Buy British when choosing a new bed – that’s the message from the National Bed Federation (NBF), the only recognised trade association representing UK bed and mattress manufacturers.
Said Simon Williams, marketing manager at the NBF: “We have a long history of producing the best beds in the world, and British manufacturers are among the most innovative producers of beds. As well as being the inventors of pocket springs and latex foam, we are early embracers of new technology, such as memory foam, plus being the masters and protectors of craft traditions such as tufting and hand side stitching.”
According to the NBF, British bed making is a thriving industry with more than 100 manufacturers making beds across the length and breadth of Britain, many of them NBF Approved members.
Continued Simon: “British beds are also among the safest in the world, complying with stringent fire and other safety regulations and standards.

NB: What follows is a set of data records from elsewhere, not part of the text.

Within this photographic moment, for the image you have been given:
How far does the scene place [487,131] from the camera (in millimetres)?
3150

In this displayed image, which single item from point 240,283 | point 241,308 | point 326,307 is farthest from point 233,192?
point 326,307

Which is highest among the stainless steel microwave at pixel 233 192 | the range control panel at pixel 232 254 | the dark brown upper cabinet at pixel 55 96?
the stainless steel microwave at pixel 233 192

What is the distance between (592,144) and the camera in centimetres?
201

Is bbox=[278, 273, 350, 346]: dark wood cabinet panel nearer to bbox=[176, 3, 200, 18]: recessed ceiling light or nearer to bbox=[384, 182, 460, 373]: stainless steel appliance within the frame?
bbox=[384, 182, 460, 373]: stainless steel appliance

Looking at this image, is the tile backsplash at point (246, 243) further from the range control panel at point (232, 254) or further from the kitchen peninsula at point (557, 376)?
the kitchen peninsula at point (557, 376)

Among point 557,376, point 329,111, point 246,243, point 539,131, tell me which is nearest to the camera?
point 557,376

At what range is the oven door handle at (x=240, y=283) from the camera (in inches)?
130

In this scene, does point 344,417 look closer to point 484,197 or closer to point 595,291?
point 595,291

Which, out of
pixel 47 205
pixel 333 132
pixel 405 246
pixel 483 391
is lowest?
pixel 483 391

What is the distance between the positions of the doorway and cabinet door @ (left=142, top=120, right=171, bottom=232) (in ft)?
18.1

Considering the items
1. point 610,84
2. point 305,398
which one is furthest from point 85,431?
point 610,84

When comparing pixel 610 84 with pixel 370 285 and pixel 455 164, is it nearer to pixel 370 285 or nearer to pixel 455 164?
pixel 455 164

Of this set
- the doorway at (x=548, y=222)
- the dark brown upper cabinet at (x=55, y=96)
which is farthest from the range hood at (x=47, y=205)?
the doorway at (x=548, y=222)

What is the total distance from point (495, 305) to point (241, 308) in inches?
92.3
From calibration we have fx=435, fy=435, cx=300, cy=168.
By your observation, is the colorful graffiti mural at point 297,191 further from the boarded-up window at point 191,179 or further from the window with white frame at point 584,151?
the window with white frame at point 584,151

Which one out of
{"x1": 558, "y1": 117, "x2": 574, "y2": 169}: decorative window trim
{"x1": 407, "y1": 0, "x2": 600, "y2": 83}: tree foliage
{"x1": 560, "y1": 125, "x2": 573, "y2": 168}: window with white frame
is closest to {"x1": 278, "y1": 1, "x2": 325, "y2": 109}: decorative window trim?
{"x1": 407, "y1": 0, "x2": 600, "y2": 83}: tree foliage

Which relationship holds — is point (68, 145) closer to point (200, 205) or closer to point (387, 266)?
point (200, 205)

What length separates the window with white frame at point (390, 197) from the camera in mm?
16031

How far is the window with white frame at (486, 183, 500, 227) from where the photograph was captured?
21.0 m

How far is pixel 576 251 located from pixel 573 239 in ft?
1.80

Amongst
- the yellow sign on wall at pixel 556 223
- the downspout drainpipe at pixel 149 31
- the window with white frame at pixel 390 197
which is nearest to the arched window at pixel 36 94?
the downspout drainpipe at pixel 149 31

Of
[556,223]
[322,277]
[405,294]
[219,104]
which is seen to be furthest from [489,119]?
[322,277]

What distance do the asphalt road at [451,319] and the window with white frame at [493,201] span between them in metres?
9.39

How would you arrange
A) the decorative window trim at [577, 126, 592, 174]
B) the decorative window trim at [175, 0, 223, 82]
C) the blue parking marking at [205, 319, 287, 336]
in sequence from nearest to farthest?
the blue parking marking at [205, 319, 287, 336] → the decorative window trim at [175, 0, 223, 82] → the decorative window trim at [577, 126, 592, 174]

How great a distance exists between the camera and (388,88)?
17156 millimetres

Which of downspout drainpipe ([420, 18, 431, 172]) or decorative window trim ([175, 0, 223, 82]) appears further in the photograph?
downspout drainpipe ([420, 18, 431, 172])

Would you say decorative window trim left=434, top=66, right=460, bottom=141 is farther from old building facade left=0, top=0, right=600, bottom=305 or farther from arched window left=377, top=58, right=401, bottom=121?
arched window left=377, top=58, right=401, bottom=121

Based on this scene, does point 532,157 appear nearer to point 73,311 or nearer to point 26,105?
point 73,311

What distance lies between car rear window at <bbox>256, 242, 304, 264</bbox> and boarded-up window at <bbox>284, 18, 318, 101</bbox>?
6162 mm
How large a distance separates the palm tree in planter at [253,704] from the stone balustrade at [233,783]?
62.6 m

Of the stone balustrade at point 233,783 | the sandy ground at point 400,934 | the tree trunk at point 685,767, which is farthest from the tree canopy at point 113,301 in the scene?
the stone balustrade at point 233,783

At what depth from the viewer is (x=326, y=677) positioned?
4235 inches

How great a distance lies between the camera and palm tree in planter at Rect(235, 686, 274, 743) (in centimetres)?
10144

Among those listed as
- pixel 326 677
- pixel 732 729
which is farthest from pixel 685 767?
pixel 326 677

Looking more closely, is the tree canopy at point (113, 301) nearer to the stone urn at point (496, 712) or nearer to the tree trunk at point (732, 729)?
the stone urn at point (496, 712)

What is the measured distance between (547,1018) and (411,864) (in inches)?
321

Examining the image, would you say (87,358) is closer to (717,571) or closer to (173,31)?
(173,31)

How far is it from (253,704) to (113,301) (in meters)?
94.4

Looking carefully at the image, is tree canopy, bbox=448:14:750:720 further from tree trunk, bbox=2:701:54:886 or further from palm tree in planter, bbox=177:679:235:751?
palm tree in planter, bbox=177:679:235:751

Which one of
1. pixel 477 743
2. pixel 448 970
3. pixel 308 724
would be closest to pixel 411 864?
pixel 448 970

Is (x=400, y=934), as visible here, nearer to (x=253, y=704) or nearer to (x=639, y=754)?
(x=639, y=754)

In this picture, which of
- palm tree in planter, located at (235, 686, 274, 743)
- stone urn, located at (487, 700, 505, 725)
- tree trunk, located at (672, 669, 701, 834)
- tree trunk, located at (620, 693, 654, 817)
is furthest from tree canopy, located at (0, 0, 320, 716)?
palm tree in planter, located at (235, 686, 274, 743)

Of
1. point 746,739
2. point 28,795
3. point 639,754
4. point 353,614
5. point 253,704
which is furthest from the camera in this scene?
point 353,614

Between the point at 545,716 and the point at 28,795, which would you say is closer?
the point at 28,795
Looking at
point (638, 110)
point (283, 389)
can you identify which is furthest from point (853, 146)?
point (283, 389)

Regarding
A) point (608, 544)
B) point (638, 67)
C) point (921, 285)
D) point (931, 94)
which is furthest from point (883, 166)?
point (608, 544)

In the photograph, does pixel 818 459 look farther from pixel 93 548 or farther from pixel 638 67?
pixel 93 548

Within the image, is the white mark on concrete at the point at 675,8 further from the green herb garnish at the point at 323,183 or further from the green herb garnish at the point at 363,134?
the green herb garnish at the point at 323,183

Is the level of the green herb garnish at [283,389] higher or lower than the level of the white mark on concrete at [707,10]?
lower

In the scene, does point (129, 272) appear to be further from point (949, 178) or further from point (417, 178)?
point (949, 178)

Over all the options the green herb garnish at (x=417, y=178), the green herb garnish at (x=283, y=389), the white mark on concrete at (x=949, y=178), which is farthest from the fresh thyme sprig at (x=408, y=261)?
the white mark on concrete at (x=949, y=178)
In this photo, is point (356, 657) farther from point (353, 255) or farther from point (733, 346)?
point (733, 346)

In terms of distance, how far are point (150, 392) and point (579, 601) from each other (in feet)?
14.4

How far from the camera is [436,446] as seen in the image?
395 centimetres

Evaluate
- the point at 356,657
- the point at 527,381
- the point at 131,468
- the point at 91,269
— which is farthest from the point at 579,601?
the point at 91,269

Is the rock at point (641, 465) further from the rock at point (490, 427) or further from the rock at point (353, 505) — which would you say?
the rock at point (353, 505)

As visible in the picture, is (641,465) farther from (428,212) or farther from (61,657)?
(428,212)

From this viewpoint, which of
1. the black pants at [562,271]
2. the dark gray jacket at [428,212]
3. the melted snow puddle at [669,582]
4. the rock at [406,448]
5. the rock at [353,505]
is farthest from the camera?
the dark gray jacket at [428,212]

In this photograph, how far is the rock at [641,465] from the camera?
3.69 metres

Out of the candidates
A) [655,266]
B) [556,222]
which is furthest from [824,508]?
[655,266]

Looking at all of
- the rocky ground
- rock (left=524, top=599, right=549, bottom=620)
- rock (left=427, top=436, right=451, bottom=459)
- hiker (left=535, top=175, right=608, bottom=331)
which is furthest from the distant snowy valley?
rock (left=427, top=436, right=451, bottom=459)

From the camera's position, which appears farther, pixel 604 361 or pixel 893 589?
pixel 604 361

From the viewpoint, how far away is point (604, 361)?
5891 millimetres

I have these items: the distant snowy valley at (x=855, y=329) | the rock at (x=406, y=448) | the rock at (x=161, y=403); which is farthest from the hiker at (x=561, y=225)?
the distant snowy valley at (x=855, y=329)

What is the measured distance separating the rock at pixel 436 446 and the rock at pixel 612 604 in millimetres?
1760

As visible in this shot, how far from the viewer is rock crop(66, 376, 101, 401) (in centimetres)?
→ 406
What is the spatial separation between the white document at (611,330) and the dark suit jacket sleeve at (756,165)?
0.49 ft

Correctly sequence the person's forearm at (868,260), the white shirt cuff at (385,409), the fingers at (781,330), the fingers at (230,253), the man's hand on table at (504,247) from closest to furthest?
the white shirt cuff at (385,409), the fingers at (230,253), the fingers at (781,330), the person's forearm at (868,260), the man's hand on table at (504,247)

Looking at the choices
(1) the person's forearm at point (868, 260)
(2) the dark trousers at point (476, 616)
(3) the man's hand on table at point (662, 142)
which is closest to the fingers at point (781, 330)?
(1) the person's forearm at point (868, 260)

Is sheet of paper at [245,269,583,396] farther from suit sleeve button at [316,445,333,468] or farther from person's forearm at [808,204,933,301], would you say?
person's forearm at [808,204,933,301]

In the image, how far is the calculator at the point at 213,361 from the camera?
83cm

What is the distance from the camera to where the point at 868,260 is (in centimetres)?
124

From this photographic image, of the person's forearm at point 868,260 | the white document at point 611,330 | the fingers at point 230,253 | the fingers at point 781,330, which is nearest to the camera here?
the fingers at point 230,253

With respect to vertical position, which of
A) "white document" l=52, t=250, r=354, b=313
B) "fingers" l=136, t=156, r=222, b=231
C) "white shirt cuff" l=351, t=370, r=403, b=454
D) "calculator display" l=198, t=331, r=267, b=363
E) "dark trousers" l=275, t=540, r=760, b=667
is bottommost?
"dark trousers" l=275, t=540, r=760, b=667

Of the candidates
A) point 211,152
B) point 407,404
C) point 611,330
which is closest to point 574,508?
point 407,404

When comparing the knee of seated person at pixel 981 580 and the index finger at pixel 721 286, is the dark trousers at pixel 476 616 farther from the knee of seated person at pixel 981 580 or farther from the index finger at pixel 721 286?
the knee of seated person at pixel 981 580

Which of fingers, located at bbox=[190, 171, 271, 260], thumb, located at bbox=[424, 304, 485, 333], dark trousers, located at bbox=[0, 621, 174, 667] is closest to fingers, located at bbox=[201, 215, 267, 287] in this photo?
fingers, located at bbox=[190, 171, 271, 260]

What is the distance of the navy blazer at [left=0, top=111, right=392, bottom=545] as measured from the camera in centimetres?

But for extra reassurance that the bed you’re buying is clean and honest, as well as safe, make sure you look out for those that feature the NBF Approved members’ logo. It’s an assurance mark to further protect the consumer.”
Here’s some fun and interesting British bed and bed-related facts:
- The Great Bed of Ware – made in 1590 as a tourist attraction for pilgrims travelling between London and Walsingham, it is more than three metres wide and reputedly sleeps up to 12 people. It is currently in the Victoria and Albert Museum and is described as one of its “greatest treasures”.
- Tracey Emin, My Bed – this art installation was shortlisted for the Turner Prize and was first exhibited at the Tate Modern in 1999. Now back at the Tate, ‘My Bed’ depicts Emin’s own bed after a traumatic relationship breakdown.
- Shakespeare’s second best bed – playwright William Shakespeare famously bequeathed his “second best bed” to his wife, Anne. Historians vary in their interpretations, but it is generally thought that this would have been their marital bed and therefore not an insult.
- John Lennon’s Bed-In – former Beatle band member, John Lennon, and his second wife, Yoko Ono, spent two separate weeks in bed in Amsterdam and Montreal hotels to protest at the war in Vietnam.
- Winston Churchill’s bedroom bunker – from this modest boudoir it is said the Second World War was won. Churchill was also a famous advocate of long naps – he recommended one after lunch every day.
- Bedknobs and Broomsticks – in this film, children evacuated to London during the Second World War to live with a young witch enjoyed adventures on their magic, flying bed.